Pluggable parts
Contents
Some points in NetarchiveSuite can be swapped out for other implementations, in a way similar to what Heritrix uses.
RemoteFile
The RemoteFile interface defines how large chunks of data are transferred between machines in a NetarchiveSuite installation. This is necessary because JMS has a relatively low limit on the size of messages, well below the several hundred megabytes to over a gigabyte that is easily stored in an ARC or WARC file.
The RemoteFile interface is defined by the RemoteFile interface.
JMSConnection
The JMSConnection provides access to a specific JMS connection. The default NetarchiveSuite distribution contains only one implementation, namely JMSConnectionSunMQ which uses Sun's OpenMQ. We recommend using this implementation, as other implementations have previously been found to violate some assumptions that NetarchiveSuite depends on.

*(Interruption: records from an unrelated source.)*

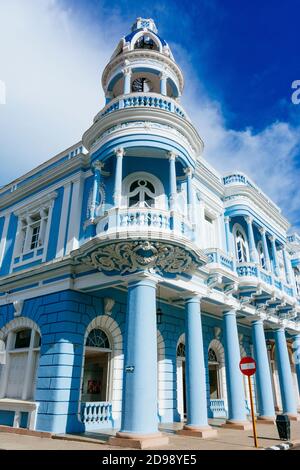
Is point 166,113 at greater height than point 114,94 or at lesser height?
lesser

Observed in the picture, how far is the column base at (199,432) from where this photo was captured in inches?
416

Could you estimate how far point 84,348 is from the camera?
1192 cm

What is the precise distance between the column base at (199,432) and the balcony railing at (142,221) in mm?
5772

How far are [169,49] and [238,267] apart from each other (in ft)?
33.7

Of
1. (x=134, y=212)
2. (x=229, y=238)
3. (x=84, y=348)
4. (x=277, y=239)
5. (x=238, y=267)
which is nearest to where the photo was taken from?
(x=134, y=212)

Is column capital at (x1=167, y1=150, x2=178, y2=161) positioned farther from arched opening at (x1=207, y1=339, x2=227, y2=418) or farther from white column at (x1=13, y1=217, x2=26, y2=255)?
arched opening at (x1=207, y1=339, x2=227, y2=418)

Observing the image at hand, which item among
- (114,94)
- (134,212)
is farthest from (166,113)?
(114,94)

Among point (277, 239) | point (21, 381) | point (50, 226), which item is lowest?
point (21, 381)

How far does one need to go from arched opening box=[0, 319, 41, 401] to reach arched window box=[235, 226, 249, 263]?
390 inches

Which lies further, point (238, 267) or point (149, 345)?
point (238, 267)

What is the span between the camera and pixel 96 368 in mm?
13320

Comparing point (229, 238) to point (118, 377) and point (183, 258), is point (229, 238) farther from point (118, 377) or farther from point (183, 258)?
point (118, 377)

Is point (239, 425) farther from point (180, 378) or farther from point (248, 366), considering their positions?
point (248, 366)

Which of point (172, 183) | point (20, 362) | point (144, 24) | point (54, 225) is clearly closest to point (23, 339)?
point (20, 362)
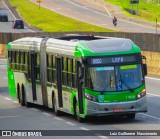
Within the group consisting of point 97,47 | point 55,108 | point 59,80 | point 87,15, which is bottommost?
point 87,15

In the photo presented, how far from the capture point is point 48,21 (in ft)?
357

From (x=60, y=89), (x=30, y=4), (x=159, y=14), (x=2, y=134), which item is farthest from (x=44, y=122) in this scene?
(x=30, y=4)

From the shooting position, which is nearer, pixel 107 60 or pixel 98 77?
pixel 98 77

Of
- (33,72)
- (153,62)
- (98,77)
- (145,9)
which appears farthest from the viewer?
(145,9)

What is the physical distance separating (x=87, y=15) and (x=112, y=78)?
307 feet

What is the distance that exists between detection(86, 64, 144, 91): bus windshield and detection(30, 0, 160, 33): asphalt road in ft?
227

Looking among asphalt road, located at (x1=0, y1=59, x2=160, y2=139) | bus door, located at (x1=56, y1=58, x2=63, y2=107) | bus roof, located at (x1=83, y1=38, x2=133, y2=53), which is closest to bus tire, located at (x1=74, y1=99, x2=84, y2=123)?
asphalt road, located at (x1=0, y1=59, x2=160, y2=139)

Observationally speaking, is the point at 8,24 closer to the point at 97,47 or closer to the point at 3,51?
the point at 3,51

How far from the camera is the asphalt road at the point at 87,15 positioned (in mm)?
99625

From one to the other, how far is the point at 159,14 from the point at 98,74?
95399 mm

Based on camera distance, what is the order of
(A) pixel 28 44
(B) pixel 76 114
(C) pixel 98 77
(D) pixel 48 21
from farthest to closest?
(D) pixel 48 21 → (A) pixel 28 44 → (B) pixel 76 114 → (C) pixel 98 77

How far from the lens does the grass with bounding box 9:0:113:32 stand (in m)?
97.2

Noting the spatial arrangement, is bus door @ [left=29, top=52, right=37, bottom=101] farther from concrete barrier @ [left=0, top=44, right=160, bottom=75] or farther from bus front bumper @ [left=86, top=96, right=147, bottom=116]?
concrete barrier @ [left=0, top=44, right=160, bottom=75]

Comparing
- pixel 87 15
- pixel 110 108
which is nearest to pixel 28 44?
pixel 110 108
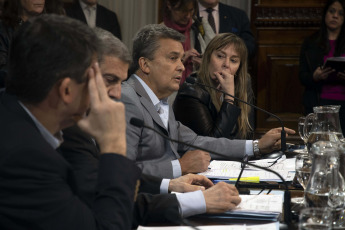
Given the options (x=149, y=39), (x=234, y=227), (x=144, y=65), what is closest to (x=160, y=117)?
(x=144, y=65)

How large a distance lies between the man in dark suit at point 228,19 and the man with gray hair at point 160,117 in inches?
72.9

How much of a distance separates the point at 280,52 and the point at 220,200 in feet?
12.6

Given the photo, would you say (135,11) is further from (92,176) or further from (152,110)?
(92,176)

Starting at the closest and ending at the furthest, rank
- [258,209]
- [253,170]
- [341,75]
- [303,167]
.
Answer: [258,209] → [303,167] → [253,170] → [341,75]

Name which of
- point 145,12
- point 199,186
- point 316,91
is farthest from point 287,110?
point 199,186

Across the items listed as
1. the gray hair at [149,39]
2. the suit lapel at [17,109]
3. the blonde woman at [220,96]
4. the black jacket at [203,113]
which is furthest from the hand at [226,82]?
the suit lapel at [17,109]

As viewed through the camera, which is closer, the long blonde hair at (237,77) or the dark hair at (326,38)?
the long blonde hair at (237,77)

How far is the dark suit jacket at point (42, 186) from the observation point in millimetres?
1348

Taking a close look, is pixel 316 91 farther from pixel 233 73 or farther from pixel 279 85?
pixel 233 73

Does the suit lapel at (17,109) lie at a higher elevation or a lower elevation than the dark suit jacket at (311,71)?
higher

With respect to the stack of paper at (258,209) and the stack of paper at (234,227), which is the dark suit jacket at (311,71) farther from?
the stack of paper at (234,227)

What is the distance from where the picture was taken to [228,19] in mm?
4812

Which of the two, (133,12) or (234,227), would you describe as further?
(133,12)

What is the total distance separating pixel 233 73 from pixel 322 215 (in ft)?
7.82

The JMSConnection interface is defined by the abstract class JMSConnection.
Implementations of this interface needs to implement the four abstract methods in this interface: getConnectionFactory(), getDestination(String destinationName), onException(JMSException e), and getQueueSession().
ArcRepositoryClient
The ArcRepositoryClient handles access to the Archive module, both upload and low-level access.
The ArcRepositoryClient interface is defined by the interface ArcRepositoryClient
IndexClient
The IndexClient provides the Lucene indices that are used for deduplication and for viewerproxy access. It makes use of the ArcRepositoryClient to fetch data from the archive and implements several layers of caching of these data and of Lucene-indices created from the data. It is advisable to perform regular clean-up of the cache directories.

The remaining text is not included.